Félix Manuel Díaz Guzman (born 10 December 1983) is a Dominican professional boxer who challenged for the unified WBC, WBO, and The Ring light welterweight titles in 2017. As an amateur he won a gold medal at the 2008 Olympics and bronze at the 2003 Pan American Games.

Amateur career
The aggressive Southpaw brawler participated in the 2004 Summer Olympics for his native Caribbean country. There he lost 28:16 in the first round of the Lightweight (60 kg) division to Kazakhstan's eventual bronze medalist Serik Yeleuov.

At the PanAm Games 2007 he lost the quarterfinal 12:13 to Inocente Fiss. He qualified for the 2008 Olympics by defeating Myke Carvalho 8:6.

In Beijing though, he won all five bouts and after a controversial bout against Vastine, sensationally won Gold against reigning champion Manus Boonjumnong of Thailand. It was the nation's second ever Olympic gold after Félix Sánchez in 2004 and the second boxing medal after Pedro Nolasco won a bronze in Los Angeles in 1984.

Olympic games results 
2004 (as a lightweight)
Lost to Serik Yeleuov (Kazakhstan) 28-16

2008 (as a Light welterweight)
Defeated Eduard Hambardzumyan (Armenia) 11-4
Defeated John Joe Joyce (Ireland) 11-11
Defeated Morteza Sepahvand (Iran) 11-6
Defeated Alexis Vastine (France) 12-10
Defeated Manus Boonjumnong (Thailand) 12-4

World amateur championships results 
2007 (as a Light welterweight)
----------
Reproduce the boxing profile above in full, word for word and line for line. The entries after this line are separate from the boxing profile above.

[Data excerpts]
----------
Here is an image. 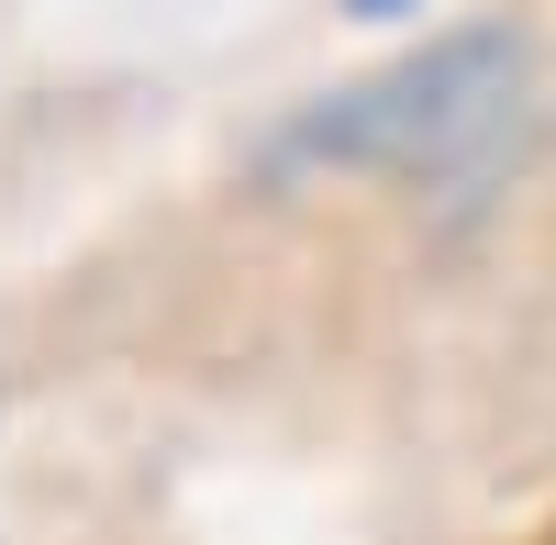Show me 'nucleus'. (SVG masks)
<instances>
[{
    "label": "nucleus",
    "mask_w": 556,
    "mask_h": 545,
    "mask_svg": "<svg viewBox=\"0 0 556 545\" xmlns=\"http://www.w3.org/2000/svg\"><path fill=\"white\" fill-rule=\"evenodd\" d=\"M356 12H412V0H356Z\"/></svg>",
    "instance_id": "1"
},
{
    "label": "nucleus",
    "mask_w": 556,
    "mask_h": 545,
    "mask_svg": "<svg viewBox=\"0 0 556 545\" xmlns=\"http://www.w3.org/2000/svg\"><path fill=\"white\" fill-rule=\"evenodd\" d=\"M545 545H556V534H545Z\"/></svg>",
    "instance_id": "2"
}]
</instances>
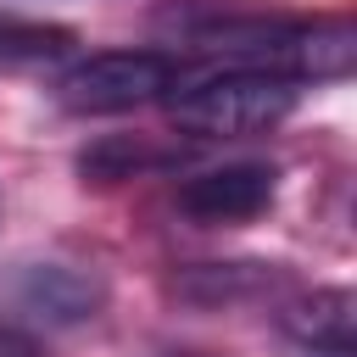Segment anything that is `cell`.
----------
RESULT BELOW:
Félix Manuel Díaz Guzman (born 10 December 1983) is a Dominican professional boxer who challenged for the unified WBC, WBO, and The Ring light welterweight titles in 2017. As an amateur he won a gold medal at the 2008 Olympics and bronze at the 2003 Pan American Games.

Amateur career
The aggressive Southpaw brawler participated in the 2004 Summer Olympics for his native Caribbean country. There he lost 28:16 in the first round of the Lightweight (60 kg) division to Kazakhstan's eventual bronze medalist Serik Yeleuov.

At the PanAm Games 2007 he lost the quarterfinal 12:13 to Inocente Fiss. He qualified for the 2008 Olympics by defeating Myke Carvalho 8:6.

In Beijing though, he won all five bouts and after a controversial bout against Vastine, sensationally won Gold against reigning champion Manus Boonjumnong of Thailand. It was the nation's second ever Olympic gold after Félix Sánchez in 2004 and the second boxing medal after Pedro Nolasco won a bronze in Los Angeles in 1984.

Olympic games results 
2004 (as a lightweight)
Lost to Serik Yeleuov (Kazakhstan) 28-16

2008 (as a Light welterweight)
Defeated Eduard Hambardzumyan (Armenia) 11-4
Defeated John Joe Joyce (Ireland) 11-11
Defeated Morteza Sepahvand (Iran) 11-6
Defeated Alexis Vastine (France) 12-10
Defeated Manus Boonjumnong (Thailand) 12-4

World amateur championships results 
2007 (as a Light welterweight)